Singer questioned how soon the Pentagon can implement the new regulations because doing so requires reopening existing contracts. The new rules apply automatically to all new Pentagon contracts for contractors in any area.
Contractors Back Changes
The International Peace Operations Association, a nonprofit group that represents 14 security, consulting and reconstruction firms, including Moyock, North Carolina-based Blackwater, supports the new regulations, said Doug Brooks, the group's president.
They were necessary even if the U.S. was not fighting in Iraq, he said.
``The instructions largely codify many of the lessons learned and existing practices,'' Brooks said, ``We support strong oversight,'' he said. ``Iraq is one time, one place. From a business perspective, we like to know what the rules are.''
Twenty-five Blackwater workers have been killed in Iraq. San Diego, California-based Titan Corp., which provides military translators, has lost 148, the most among the 43 companies that have filed death-benefit claims with the Labor Department.
An Iraqi subcontractor for Burlingame, California-based Environmental Chemical Corp., a company that dismantles and cleans up ammunition dumps the U.S. seized after the war, had a death toll of 22 in one incident. The workers died Dec. 5 when insurgents attacked the bus they were riding to a dump near Tikrit.
Worker-Soldier Ratio
The new rules do not cover workers operating under Iraq reconstruction contracts awarded by the State Department and its Agency for International Development.
Singer estimates that the military employs one private worker for every four to five soldiers in Iraq. That's up from one for every 90 to 100 soldiers in the 1991 Persian Gulf War and one for every eight during the height of U.S. operations in Bosnia as the military started turning over more logistics work to private contractors.
One civilian contractor supported every six soldiers during both World War II and the Vietnam War, according to a 1998 article Major James Althouse wrote for the Army Logistics Management College.
Taking on More
What's new is that military contractors in Iraq and Kuwait are taking jobs previously done by the military, such as food and laundry service, setting up camps, shipping supplies, protecting bases and even maintaining major weapons systems, Singer said.

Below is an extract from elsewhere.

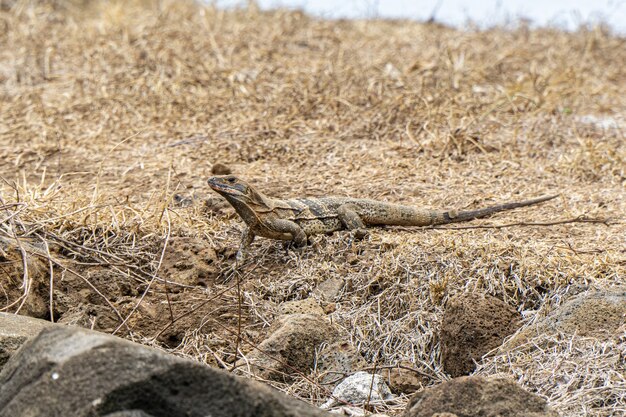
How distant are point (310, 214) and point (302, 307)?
1.01 metres

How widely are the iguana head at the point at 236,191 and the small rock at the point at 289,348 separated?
44.7 inches

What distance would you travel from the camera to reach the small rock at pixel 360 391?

The new regulations include ``everything from background security checks, the arming of contractors, rules about the medical care and evacuation to rules clearly stating'' they should carry a card that says they should be covered under the Geneva Convention, said Thomas Carter, of the Pentagon's Logistics and Management division.

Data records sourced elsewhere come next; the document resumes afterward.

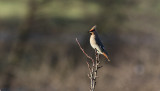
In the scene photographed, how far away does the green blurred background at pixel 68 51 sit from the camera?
42.2 feet

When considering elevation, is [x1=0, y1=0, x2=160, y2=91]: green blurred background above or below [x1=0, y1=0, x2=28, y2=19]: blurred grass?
below

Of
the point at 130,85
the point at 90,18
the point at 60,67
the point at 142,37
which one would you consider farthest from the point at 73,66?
the point at 142,37

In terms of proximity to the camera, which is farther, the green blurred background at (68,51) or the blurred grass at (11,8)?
the blurred grass at (11,8)

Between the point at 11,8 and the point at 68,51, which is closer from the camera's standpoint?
the point at 68,51

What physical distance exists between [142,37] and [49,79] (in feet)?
26.9

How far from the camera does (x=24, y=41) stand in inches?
497

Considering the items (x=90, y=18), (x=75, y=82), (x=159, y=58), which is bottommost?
(x=75, y=82)

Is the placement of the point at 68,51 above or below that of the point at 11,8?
below

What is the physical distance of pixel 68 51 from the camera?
51.9ft

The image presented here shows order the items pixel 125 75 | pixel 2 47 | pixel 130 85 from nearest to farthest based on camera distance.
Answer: pixel 130 85 → pixel 125 75 → pixel 2 47

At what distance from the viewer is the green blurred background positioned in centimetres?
1286

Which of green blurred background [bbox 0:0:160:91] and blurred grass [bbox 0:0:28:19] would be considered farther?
blurred grass [bbox 0:0:28:19]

Carter worked on the regulations for two years with the Office of Joint Chiefs of Staff.
``It's a proactive approach'' that gives contractors ``a much more black and white picture of how they will be supported,'' Carter said.

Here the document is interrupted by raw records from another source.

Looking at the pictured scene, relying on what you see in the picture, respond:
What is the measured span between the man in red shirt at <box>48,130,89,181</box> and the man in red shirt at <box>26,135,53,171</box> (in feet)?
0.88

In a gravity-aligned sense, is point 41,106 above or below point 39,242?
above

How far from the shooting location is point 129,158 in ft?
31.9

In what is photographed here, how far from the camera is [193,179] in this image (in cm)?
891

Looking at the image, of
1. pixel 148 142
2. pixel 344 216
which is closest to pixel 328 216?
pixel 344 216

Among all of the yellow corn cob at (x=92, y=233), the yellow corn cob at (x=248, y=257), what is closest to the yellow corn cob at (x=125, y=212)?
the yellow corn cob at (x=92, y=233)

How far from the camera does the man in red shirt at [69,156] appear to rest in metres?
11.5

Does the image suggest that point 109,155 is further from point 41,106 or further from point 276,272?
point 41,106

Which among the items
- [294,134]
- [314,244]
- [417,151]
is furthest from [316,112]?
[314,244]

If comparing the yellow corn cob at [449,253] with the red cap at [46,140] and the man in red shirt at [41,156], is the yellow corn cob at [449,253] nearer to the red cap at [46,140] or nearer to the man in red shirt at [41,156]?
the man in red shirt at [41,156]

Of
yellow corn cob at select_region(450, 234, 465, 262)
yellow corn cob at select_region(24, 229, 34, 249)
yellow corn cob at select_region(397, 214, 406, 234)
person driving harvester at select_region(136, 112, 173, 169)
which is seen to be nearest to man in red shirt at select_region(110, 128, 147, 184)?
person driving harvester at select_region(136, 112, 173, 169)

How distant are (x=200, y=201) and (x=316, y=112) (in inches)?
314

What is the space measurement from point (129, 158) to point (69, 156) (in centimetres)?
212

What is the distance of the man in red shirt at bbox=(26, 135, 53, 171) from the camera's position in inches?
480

Contractors are required to coordinate their movement in a battle zone with the local military commanders and are entitled to receive regular updates on potential threats in order to prevent a repeat of the Fallujah killings, according to Carter.
The regulations also address congressional concerns stemming from the Abu Ghraib scandal. Four private contractors working as interrogators or assisting military police were among those involved in the abuse of Iraqi prisoners. None of the contractors has been indicted or legally sanctioned so far.